▶ [Work to complete]:
Print the lines of the items exactly, from the first line through the line that contains "<instances>", with both of those lines included.

━━━ Items ━━━

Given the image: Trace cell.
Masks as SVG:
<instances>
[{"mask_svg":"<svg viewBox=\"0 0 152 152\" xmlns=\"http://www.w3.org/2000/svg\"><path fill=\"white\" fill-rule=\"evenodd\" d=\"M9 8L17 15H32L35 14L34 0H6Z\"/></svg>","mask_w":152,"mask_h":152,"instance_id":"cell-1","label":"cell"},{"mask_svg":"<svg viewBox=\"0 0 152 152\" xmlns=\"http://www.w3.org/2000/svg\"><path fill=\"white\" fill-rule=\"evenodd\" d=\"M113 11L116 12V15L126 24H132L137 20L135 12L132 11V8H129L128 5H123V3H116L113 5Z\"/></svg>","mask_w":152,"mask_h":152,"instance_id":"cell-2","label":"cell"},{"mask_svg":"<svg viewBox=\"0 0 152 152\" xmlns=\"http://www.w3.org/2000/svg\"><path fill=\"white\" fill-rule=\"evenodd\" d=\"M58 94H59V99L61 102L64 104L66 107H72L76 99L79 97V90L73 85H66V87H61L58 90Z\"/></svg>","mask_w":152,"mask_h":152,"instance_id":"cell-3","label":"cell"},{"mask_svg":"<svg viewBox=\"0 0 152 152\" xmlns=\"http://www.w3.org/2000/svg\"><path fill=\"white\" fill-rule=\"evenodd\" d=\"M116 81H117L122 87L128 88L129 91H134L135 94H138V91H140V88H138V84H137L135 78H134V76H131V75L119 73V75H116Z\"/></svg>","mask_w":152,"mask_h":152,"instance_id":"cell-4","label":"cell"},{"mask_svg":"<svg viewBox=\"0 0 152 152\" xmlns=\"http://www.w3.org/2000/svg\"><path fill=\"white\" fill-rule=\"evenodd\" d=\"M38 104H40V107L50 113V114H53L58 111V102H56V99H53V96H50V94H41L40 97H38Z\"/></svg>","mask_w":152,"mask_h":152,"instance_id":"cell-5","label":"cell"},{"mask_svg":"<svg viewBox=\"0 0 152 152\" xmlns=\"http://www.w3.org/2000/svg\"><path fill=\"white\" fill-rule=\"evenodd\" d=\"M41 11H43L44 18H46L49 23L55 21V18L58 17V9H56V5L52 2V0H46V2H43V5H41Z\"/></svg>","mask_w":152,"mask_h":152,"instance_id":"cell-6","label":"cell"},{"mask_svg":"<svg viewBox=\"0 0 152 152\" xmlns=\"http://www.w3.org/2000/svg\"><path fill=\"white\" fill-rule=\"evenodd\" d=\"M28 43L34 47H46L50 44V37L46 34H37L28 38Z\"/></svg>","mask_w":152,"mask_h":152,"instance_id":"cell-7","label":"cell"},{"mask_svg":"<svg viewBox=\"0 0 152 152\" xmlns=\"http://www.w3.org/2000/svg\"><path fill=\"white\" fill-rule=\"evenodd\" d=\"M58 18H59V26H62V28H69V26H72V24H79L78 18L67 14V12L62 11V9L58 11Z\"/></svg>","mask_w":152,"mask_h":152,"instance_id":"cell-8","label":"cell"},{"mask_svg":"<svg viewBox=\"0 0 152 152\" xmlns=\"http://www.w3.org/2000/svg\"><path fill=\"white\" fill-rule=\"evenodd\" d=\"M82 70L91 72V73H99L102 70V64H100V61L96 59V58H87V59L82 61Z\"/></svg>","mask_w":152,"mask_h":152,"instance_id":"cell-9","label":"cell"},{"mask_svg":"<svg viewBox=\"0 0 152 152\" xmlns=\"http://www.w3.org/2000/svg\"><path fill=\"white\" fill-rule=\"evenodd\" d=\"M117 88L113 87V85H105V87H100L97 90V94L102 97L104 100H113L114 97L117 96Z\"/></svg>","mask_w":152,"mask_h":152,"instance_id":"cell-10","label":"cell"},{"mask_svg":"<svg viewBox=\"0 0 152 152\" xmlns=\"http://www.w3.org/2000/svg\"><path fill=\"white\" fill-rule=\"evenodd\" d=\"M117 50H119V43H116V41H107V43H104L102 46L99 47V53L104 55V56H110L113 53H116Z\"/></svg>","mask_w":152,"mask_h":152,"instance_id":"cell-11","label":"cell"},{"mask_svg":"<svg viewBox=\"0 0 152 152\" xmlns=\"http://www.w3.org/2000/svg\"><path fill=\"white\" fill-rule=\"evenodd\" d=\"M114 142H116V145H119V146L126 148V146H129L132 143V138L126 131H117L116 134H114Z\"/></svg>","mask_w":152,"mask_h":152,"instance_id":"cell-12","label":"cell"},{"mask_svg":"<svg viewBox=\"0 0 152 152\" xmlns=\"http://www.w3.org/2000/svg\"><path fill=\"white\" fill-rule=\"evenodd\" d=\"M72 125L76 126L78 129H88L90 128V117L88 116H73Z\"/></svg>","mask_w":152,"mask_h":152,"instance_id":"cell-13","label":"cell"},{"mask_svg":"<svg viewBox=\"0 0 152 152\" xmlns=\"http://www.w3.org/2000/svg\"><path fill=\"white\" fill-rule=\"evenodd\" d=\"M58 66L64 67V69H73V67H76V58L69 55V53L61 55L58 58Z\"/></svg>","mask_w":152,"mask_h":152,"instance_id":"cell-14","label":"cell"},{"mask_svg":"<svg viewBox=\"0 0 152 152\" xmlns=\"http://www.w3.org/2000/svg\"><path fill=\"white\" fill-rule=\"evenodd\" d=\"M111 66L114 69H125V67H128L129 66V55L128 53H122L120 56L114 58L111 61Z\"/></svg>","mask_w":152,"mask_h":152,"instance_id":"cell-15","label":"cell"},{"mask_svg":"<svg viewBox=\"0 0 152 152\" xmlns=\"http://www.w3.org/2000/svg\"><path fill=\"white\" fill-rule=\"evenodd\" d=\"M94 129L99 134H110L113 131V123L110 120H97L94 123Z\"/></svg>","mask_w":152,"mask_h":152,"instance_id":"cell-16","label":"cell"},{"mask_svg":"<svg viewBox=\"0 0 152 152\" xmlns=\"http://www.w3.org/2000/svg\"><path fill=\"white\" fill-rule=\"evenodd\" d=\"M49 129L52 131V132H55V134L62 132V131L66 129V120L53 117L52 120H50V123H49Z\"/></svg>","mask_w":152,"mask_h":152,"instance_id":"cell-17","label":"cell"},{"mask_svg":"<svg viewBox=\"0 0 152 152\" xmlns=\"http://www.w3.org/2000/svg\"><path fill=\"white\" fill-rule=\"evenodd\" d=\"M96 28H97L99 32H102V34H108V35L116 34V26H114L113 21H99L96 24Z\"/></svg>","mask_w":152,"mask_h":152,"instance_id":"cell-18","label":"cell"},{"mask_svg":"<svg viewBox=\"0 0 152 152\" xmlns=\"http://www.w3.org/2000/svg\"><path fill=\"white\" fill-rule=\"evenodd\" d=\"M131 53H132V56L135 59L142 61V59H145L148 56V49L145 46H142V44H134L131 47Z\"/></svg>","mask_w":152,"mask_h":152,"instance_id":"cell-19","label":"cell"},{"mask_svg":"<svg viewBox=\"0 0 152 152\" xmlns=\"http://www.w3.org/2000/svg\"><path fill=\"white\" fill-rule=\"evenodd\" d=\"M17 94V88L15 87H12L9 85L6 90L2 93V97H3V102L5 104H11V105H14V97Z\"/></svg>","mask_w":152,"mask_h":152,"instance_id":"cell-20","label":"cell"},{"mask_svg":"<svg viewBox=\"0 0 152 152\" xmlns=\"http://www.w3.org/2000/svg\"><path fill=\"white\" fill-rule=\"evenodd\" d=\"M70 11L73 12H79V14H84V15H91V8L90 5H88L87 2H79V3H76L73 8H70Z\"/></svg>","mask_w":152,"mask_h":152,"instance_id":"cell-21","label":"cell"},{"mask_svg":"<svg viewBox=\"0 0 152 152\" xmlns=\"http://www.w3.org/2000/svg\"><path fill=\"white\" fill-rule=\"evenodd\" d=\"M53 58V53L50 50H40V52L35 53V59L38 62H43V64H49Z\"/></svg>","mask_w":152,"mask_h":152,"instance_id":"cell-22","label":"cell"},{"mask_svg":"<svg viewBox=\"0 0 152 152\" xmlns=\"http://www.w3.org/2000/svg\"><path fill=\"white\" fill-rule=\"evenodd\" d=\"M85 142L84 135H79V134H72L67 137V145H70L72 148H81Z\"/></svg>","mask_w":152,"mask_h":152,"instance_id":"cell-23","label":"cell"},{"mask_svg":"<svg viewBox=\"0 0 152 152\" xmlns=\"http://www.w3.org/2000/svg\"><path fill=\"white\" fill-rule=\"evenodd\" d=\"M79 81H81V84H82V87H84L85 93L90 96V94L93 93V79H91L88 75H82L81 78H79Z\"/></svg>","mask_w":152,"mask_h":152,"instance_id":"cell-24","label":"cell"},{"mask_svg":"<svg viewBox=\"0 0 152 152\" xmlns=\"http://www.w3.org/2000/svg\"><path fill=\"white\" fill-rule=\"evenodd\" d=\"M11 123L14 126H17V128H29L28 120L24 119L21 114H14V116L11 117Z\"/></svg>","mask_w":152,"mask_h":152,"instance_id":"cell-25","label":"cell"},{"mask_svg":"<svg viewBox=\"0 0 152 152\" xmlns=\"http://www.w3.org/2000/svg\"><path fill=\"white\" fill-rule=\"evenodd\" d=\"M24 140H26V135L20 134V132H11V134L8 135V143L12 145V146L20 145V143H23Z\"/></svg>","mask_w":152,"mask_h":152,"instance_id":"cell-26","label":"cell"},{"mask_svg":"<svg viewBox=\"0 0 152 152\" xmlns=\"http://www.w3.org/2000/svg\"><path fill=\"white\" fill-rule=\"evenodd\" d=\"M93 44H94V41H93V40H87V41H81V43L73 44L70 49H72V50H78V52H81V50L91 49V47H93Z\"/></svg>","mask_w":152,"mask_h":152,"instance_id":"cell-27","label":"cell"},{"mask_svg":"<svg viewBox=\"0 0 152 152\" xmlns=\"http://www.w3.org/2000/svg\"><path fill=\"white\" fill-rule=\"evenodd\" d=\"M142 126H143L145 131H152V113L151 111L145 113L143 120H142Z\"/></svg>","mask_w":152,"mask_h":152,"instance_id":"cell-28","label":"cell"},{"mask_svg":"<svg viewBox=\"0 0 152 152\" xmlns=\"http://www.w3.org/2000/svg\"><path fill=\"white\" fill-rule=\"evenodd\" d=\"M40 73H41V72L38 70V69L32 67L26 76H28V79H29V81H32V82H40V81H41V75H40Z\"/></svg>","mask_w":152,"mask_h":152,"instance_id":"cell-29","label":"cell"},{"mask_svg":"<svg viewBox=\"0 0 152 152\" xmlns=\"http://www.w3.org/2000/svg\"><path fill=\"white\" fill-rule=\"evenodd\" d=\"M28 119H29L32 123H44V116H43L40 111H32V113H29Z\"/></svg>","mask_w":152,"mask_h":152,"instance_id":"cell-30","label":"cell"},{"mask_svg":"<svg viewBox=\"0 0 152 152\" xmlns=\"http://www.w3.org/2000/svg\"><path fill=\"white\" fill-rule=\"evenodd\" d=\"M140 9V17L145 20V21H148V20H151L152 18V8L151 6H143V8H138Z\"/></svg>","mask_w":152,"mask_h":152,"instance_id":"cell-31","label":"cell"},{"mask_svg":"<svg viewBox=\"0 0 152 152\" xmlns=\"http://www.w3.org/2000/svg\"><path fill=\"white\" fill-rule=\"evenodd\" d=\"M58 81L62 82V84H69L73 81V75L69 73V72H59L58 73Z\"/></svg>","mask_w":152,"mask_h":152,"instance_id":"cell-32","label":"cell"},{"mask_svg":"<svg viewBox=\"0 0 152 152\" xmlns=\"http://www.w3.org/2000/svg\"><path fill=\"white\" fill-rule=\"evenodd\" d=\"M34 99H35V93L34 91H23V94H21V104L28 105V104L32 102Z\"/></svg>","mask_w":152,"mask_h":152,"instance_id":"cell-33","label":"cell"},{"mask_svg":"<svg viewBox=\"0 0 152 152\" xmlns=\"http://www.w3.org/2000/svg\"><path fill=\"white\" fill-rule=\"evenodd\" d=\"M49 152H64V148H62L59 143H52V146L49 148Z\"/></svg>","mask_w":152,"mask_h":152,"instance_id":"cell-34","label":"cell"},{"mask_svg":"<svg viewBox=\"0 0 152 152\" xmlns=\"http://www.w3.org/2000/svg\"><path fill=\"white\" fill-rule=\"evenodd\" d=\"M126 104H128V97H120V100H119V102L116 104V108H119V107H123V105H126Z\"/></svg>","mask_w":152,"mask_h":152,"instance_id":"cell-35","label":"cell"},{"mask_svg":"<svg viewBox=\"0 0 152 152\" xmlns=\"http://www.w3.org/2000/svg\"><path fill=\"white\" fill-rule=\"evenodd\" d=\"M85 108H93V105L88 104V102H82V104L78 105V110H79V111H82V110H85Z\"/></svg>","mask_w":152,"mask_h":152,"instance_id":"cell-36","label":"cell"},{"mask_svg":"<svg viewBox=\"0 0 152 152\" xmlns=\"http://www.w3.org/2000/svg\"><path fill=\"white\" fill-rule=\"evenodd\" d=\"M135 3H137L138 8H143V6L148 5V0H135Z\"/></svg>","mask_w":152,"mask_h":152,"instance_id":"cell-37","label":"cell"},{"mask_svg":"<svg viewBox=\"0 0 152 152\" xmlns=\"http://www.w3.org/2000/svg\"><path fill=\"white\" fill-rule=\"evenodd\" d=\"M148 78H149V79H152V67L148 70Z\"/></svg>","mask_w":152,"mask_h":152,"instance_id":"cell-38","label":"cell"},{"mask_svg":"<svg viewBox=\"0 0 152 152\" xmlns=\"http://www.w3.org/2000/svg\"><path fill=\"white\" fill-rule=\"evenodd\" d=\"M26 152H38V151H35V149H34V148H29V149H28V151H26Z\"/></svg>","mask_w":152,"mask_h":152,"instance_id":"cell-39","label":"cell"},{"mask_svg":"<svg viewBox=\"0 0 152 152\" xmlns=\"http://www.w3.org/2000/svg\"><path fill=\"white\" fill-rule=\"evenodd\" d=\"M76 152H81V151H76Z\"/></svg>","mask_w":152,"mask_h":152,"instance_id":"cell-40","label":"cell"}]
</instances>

━━━

▶ [Solution for this problem]:
Given the image: Trace cell.
Masks as SVG:
<instances>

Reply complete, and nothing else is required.